Florida’s attorney general has launched a criminal investigation into OpenAI and its ChatGPT system, testing whether an AI chatbot can be treated as having a role in a violent crime under state law.
Attorney General James Uthmeier said the state’s Office of Statewide Prosecution is investigating OpenAI because the suspect in a 2025 mass shooting at Florida State University reportedly used ChatGPT in the lead-up to the attack. Details of the suspect’s conversations with the AI have not been publicly disclosed in the material provided, but the state is framing its probe around longstanding criminal liability doctrines.
Uthmeier pointed to Florida law that treats anyone who “aids, abets or counsels” a person in the commission of a crime as a potential principal if the crime is committed or attempted. Florida is exploring whether ChatGPT’s responses to the shooter’s queries could fall into that category.

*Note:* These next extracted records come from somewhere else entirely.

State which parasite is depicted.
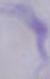
This is a trypanosome.

Photomicrograph. Captured at 1000x magnification.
State which cell type is depicted.
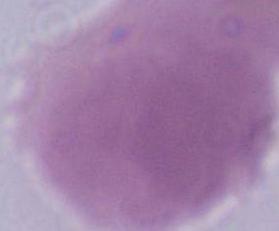

An erythrocyte.

Micrograph. Captured at 1000x magnification.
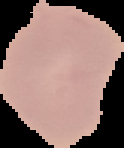

From a thin blood smear. Malaria status: uninfected. Image is 124×148 pixels. Cell region segmented out of the field of view; the surrounding area is masked to black.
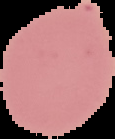
image_type: segmented cell region on a black background
image_size: 115×139 pixels
preparation: thin blood film
malaria_status: uninfected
Classify this cell by malaria status.
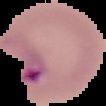
Parasitized.

From a thin blood smear. Image is 106×106 pixels. Segmented cell region on a black background.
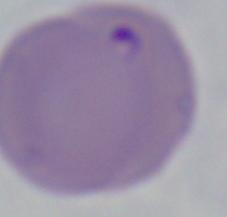
identification = Babesia
magnification = 1000x
modality = photomicrograph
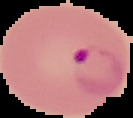
Segmented cell region on a black background. From a thin blood film. Result: malaria parasites detected. Image is 133×118 pixels.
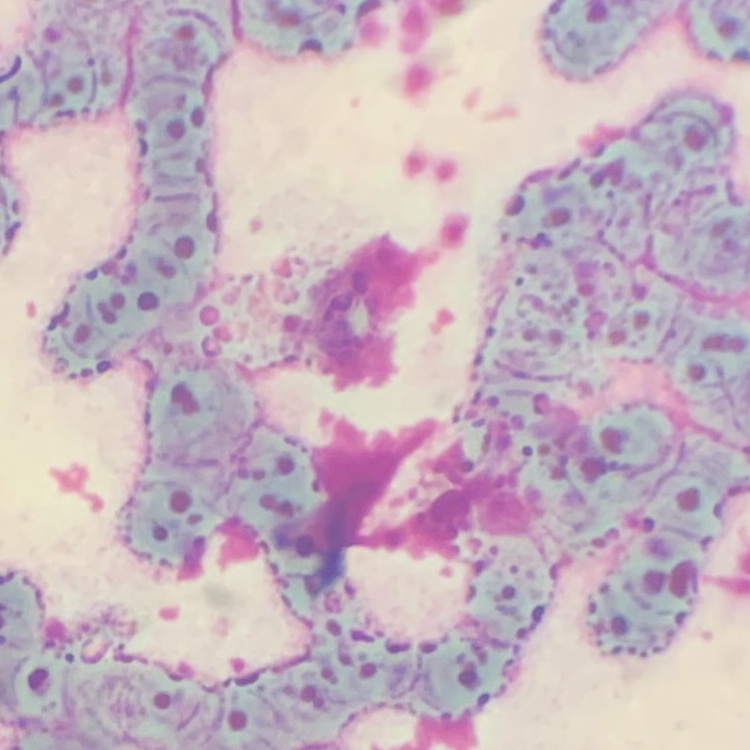

erythrocyte morphology = rouleaux formation
stain = Field's or Giemsa
preparation = thin blood film
image type = square crop of a larger photomicrograph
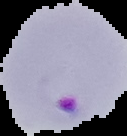
Summary:
  - Image size: 127×136 pixels
  - Malaria status: parasitized
  - Image type: segmented cell region on a black background
  - Preparation: thin blood smear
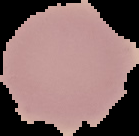 Result: no malaria parasites detected. Image is 139×136 pixels. Cell region segmented out of the field of view; the surrounding area is masked to black. From a thin blood film.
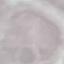

Summary:
  - Malaria status: uninfected
  - Capture: smartphone through the microscope eyepiece
  - Stain: Giemsa
  - Preparation: thin smear
  - Image type: cell patch, automatically extracted from a larger field of view and resized to 64 × 64 pixels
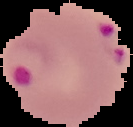

Summary:
  - Image type: cell region segmented out of the field of view; surrounding area masked to black
  - Result: malaria parasites identified
  - Image size: 133×127 pixels
  - Preparation: thin blood smear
Identify the cell.
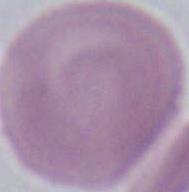
An erythrocyte.

Photomicrograph. Captured at 1000x magnification.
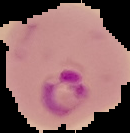

Image is 130×133 pixels. The area outside the segmented cell region is set to black. Result: Plasmodium parasites identified. From a thin blood film.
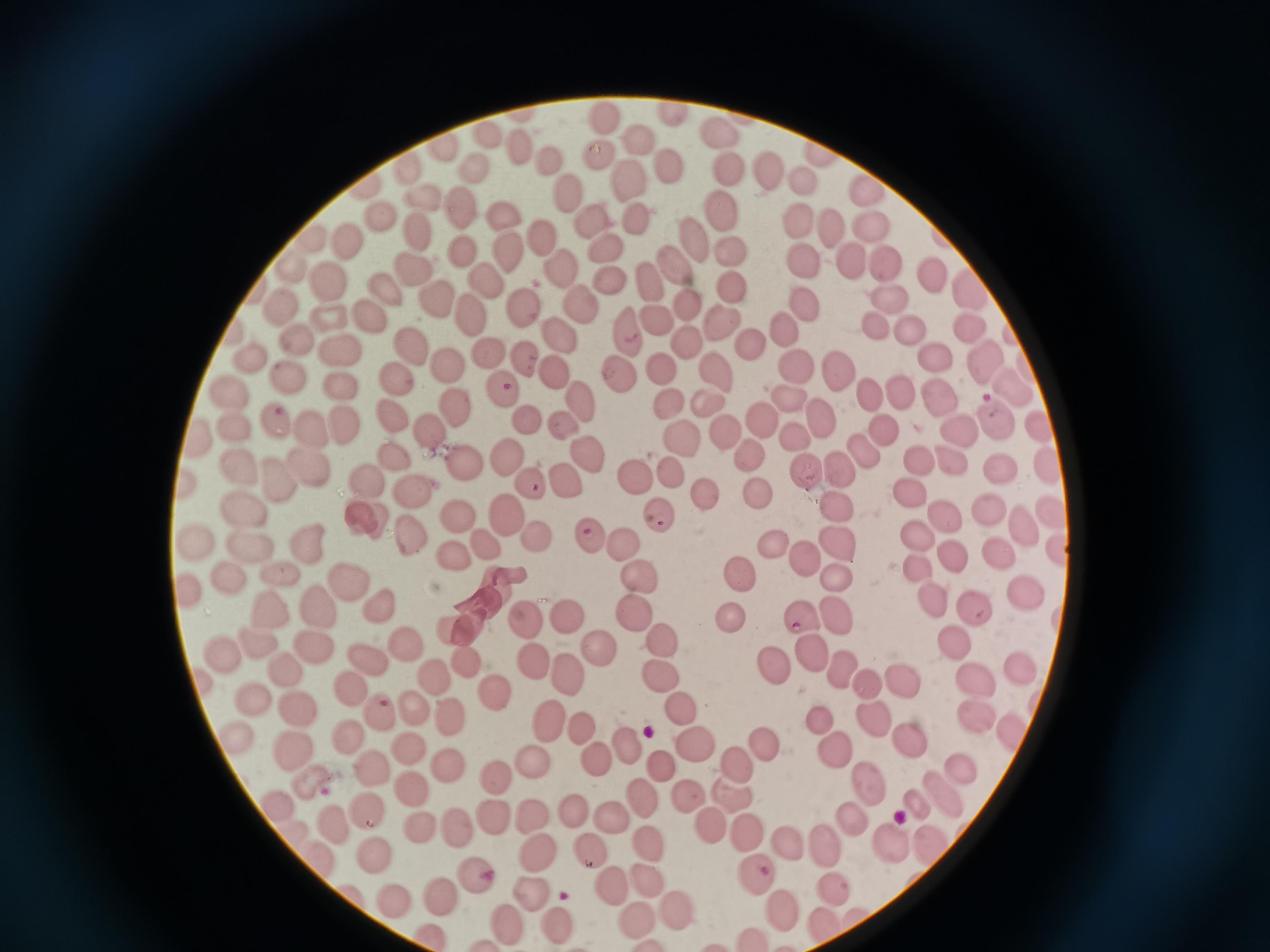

“Florida is leading the way in cracking down on AI’s use in criminal behaviour, and if ChatGPT were a person, it would be facing charges for murder,” Uthmeier said. “This criminal investigation will determine whether OpenAI bears criminal responsibility for ChatGPT’s actions in the shooting at Florida State University last year.”
In practice, that means state prosecutors are examining whether the AI assistant’s outputs could be interpreted as helping facilitate or encourage the attack, and whether OpenAI itself could be held criminally liable for how its system behaved.
OpenAI, asked to comment on the investigation, rejected the idea that ChatGPT bears responsibility for the FSU shooting, while saying it is cooperating with authorities.
The company said the 2025 shooting “was a tragedy, but ChatGPT is not responsible for this terrible crime.” According to its statement, after learning about the incident OpenAI identified a ChatGPT account believed to be linked to the suspect and “proactively shared this information with law enforcement.” It says it continues to cooperate with investigators.
OpenAI maintains that in this case ChatGPT “provided factual responses to questions with information that could be found broadly across public sources on the internet,” and that the system “did not encourage or promote illegal or harmful activity.” The company characterized ChatGPT as a general-purpose tool used “by hundreds of millions of people every day for legitimate purposes,” and said it is working “continuously to strengthen our safeguards to detect harmful intent, limit misuse, and respond appropriately when safety risks arise.”
As part of its probe, Florida has issued a subpoena demanding that OpenAI hand over:
- All policies and internal training materials related to how the company handles users threatening to harm others
- Materials on how it handles users threatening to harm themselves
- Information on how OpenAI responds to law enforcement requests
- The company’s organizational chart
- Any publicly released statements about the Florida State University shooting
The criminal investigation in Florida adds to a growing list of legal and regulatory challenges tying OpenAI’s systems to serious real-world harm, even when the company disputes any direct responsibility.
Canadian regulators have already pressed OpenAI to change how it handles threats of violence. That followed a Wall Street Journal report, cited in the source material, that claimed OpenAI had flagged the account of a Canadian shooting suspect in 2025 but did not escalate those threats to law enforcement. In March, OpenAI agreed to adopt new policies covering how it works with Canadian authorities in such cases. Specifics of those policies are not described in the information provided.
OpenAI is also facing a wrongful death lawsuit filed in 2025 over the role its technology may have played in the suicide of a teenage user. The information here does not detail the allegations, but the case underscores how courts are beginning to test the boundaries of liability for generative AI systems when users come to harm.
Taken together, Florida’s criminal probe, regulatory pressure from Canada and the pending wrongful death suit suggest that legal scrutiny of how AI platforms respond to dangerous or self-destructive behaviour is intensifying. The Florida case is notable because it explicitly asks whether an AI’s outputs can be treated as “actions” contributing to a crime, and whether that can translate into criminal responsibility for the developer.